I've attached a detailed masterpiece of art on my proposed setup. Thanks in advance for any help.


----------



## SniperHF (Aug 17, 2019)

shovenose said:


> Here's my situation... I have Gigabit internet service, a Plex server with NZBGet, Sonaar, and Radaar running on it, and a NAS. I wanted to upgrade everything to 10GbE but that's expensive... So I'm thinking of buying a managed switch with LACP support and using two gigabit connections on the Plex server and on the NAS.
> 
> First off, I understand that I will not achieve 2Gbps file transfer speeds. Rather, the way it works is I get two concurrent 1Gbps connections. This works for me, because for example if I'm transferring a file from the Plex server to the NAS but also downloading from my gigabit internet I won't experience any slow down. Or if I'm moving data between the Plex server and the NAS but also accessing something on the NAS from my PC...
> Or at least that's how I think it's gonna work, right?

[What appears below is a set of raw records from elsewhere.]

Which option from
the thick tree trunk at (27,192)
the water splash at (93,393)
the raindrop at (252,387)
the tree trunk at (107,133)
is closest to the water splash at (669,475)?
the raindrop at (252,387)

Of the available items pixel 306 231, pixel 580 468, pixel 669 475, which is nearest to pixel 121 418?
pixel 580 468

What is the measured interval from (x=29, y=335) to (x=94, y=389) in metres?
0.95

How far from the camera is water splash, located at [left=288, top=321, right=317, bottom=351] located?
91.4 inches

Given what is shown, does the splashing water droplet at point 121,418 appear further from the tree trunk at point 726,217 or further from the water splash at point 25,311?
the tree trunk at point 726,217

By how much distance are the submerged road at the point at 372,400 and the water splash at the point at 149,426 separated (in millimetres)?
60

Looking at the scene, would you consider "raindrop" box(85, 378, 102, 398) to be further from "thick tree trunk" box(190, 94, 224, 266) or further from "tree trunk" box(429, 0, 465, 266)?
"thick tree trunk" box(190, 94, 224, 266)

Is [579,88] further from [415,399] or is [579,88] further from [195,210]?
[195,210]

Yes, assuming you don't hit a bottleneck somewhere else.  There's some overhead in addition to not getting a larger maximum throughput, you won't get 1+1+ speeds for every link you add.  But you'll get more provided you have separate sessions as in your example.

I tested it on a Cisco switch before using intentionally bottlenecked speeds of 10mbps on the individual LACP group members just to see what it would do, and I got about 190% of the total throughput if I was doing large file transfers.  And that was just using the load balancing on the switch only, not using a proper LACP capable NIC/HBA so it might work better that way.


----------



## TheLostSwede (Aug 17, 2019)

Link aggregation seems to be a bit hit and miss, but yes, it should allow the NAS to work better with multiple clients.
You didn't specify what the NAS or Plex server is in terms of hardware, so make sure they support link aggregation.
I can say from experience that some NAS appliances doesn't do a great job of link aggregation and you need to hit a certain throughput before it kicks in, so if you're not hitting a combined throughput above Gigabit speed, you might never see any benefit from the link aggregation.

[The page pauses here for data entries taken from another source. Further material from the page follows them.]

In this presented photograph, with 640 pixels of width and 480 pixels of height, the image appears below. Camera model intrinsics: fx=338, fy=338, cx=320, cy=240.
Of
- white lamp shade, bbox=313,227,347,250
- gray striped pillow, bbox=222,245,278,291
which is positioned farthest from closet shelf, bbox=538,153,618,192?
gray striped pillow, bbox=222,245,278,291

I'd suggest getting an Intel based NIC if you're going down this route, again, assuming your devices support it.
Maybe something along the lines of this?





						Amazon.com: Intel PRO/1000 Pt Dual Port Server Adapter : Electronics
					

Buy Intel PRO/1000 Pt Dual Port Server Adapter: Network Cards - Amazon.com ✓ FREE DELIVERY possible on eligible purchases



					www.amazon.com
				



Or this





						Amazon.com: 1G Gigabit Ethernet Converged Network Adapter, Compatible Intel 82576 Dual RJ45 Port, PCI Express 2.0 X1, NIC Card for Desktop PC: Computers & Accessories
					

Buy 1G Gigabit Ethernet Converged Network Adapter, Compatible Intel 82576 Dual RJ45 Port, PCI Express 2.0 X1, NIC Card for Desktop PC: Network Cards - Amazon.com ✓ FREE DELIVERY possible on eligible purchases



					www.amazon.com
				



Or even this





						Amazon.com: Dell Intel PRO/1000 VT Quad Port Server Adapter LP PCI-E with Both BR : Electronics
					

Buy Dell Intel PRO/1000 VT Quad Port Server Adapter LP PCI-E with Both BR: Network Cards - Amazon.com ✓ FREE DELIVERY possible on eligible purchases



					www.amazon.com
				




Have you considered another alternative to 10Gbps, such as 2.5Gbps or 5Gbps?

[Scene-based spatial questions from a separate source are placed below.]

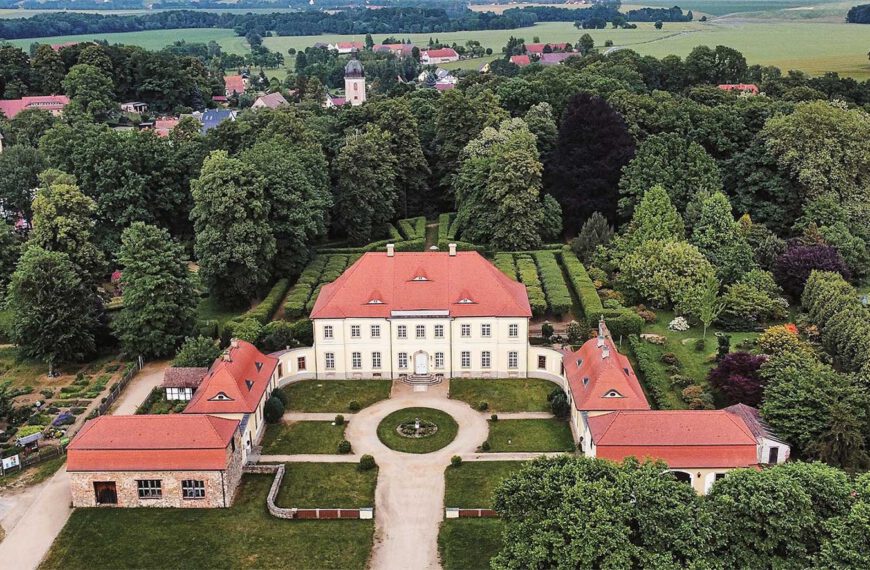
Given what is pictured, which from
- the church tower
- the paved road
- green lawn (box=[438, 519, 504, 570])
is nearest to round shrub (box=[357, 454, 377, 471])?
green lawn (box=[438, 519, 504, 570])

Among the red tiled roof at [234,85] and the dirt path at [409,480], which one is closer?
the dirt path at [409,480]

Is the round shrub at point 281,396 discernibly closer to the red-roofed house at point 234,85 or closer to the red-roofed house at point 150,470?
the red-roofed house at point 150,470

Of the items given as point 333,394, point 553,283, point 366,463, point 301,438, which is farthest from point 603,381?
point 553,283

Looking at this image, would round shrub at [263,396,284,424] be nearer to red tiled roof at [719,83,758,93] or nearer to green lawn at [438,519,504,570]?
green lawn at [438,519,504,570]

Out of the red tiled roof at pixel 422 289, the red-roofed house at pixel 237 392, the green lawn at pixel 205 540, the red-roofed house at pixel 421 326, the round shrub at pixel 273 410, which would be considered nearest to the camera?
the green lawn at pixel 205 540

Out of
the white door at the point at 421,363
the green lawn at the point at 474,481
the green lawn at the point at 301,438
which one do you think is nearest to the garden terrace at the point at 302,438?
the green lawn at the point at 301,438

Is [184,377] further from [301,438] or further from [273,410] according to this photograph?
[301,438]
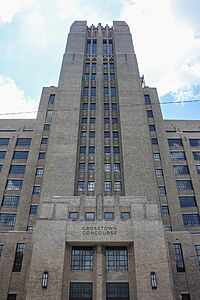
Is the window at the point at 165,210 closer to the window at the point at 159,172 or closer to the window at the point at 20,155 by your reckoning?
the window at the point at 159,172

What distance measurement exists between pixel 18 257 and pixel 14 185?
13.6 meters

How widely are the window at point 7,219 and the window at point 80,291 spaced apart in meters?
14.3

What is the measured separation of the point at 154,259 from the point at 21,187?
23.0m

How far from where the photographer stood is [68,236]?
955 inches

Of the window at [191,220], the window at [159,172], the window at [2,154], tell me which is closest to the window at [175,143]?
the window at [159,172]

You can get a 2.5Gbps Ethernet card for the same cost as the dual Gigabit cards.





						Amazon.com: Syba 2.5 Gigabit Ethernet PCI Express PCI-E x1 Network Interface Card 10/100/1000/25000 Mbps RJ45 LAN for Desktop PC SD-PEX24065 : Electronics
					

Buy Syba 2.5 Gigabit Ethernet PCI Express PCI-E x1 Network Interface Card 10/100/1000/25000 Mbps RJ45 LAN for Desktop PC SD-PEX24065: Network Cards - Amazon.com ✓ FREE DELIVERY possible on eligible purchases



					www.amazon.com
				



Yes, it's Realtek based, but judging by my quick testing, the performance isn't half bad.








						Quick comparison, 1Gbps, 2.5Gbps, 5Gbps, 10Gbps Ethernet
					

Note that this test is limited by the fact that the target is a mechanical hard drive, even if it's a NAS drive. The NAS also has an Aquantia 10Gbps card in it. This is obviously not a thorough test, but I wanted to see how the Realtek 2.5Gbps chip performed. Take this for what it is, a quick...




					www.techpowerup.com
				




If you want more than two ports, you might run into issues finding an affordable switch.
This is your best bet for a 8+2 port switch with Gigabit and 2.5-10Gbps ports right now.


			https://www.amazon.com/NETGEAR-Nighthawk-Dashboard-Multi-Gig-GS810EMX/dp/B0787JFFZ3/
		


If you want more 2.5Gbps ports, then this is the way to go.





						Amazon.com: TRENDnet 10-Port 2.5GBASE-T Web Smart Switch, 8 x 2.5GBASE-T RJ-45 Ports, 2 x 10G SFP+ Slots, Lifetime Protection, TEG-30102WS, Black : Electronics
					

Amazon.com: TRENDnet 10-Port 2.5GBASE-T Web Smart Switch, 8 x 2.5GBASE-T RJ-45 Ports, 2 x 10G SFP+ Slots, Lifetime Protection, TEG-30102WS, Black : Electronics



					www.amazon.com
				




Yes, the switch will be a lot more expensive than going with Gigabit Ethernet, but your'e also starting to build a more future proof network.


----------



## remixedcat (Aug 18, 2019)

What os is the Plex server? On 2012 r2 you can make a team that doesn't even depend on the switch setup and can even be done with "dumb" switches..

I even have a trick to get wired and wireless teamed lol

This site has some teaming info http://techgenix.com/nic-teaming-windows-server-2012/amp/


----------